§ **Exercise prompt**
Reproduce exactly the lines from the top of the records below through the line holding "Researchers studied the".

Segment Start: Records shown

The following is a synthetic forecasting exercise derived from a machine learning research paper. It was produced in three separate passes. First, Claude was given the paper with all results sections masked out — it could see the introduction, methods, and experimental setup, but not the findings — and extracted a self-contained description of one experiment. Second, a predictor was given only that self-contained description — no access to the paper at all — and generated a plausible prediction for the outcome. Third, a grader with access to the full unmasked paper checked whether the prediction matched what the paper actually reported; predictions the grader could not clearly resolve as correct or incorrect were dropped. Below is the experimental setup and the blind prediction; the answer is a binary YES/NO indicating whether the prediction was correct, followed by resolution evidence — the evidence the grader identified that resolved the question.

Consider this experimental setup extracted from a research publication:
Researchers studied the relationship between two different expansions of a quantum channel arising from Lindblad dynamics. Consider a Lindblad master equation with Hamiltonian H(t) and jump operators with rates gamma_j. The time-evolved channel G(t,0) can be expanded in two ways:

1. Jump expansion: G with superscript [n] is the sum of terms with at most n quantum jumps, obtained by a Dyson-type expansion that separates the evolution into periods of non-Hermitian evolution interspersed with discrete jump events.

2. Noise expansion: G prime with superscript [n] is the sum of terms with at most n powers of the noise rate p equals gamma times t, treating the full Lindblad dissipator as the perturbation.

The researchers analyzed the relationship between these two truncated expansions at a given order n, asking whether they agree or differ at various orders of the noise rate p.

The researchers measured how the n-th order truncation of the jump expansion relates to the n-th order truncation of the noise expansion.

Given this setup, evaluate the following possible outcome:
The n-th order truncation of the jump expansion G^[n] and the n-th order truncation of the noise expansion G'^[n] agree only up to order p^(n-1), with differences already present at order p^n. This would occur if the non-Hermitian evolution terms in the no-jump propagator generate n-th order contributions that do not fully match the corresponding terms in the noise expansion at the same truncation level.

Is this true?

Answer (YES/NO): NO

Segment End: Records shown

§ **Written answer**
The following is a synthetic forecasting exercise derived from a machine learning research paper. It was produced in three separate passes. First, Claude was given the paper with all results sections masked out — it could see the introduction, methods, and experimental setup, but not the findings — and extracted a self-contained description of one experiment. Second, a predictor was given only that self-contained description — no access to the paper at all — and generated a plausible prediction for the outcome. Third, a grader with access to the full unmasked paper checked whether the prediction matched what the paper actually reported; predictions the grader could not clearly resolve as correct or incorrect were dropped. Below is the experimental setup and the blind prediction; the answer is a binary YES/NO indicating whether the prediction was correct, followed by resolution evidence — the evidence the grader identified that resolved the question.

Consider this experimental setup extracted from a research publication:
Researchers studied the relationship between two different expansions of a quantum channel arising from Lindblad dynamics. Consider a Lindblad master equation with Hamiltonian H(t) and jump operators with rates gamma_j. The time-evolved channel G(t,0) can be expanded in two ways:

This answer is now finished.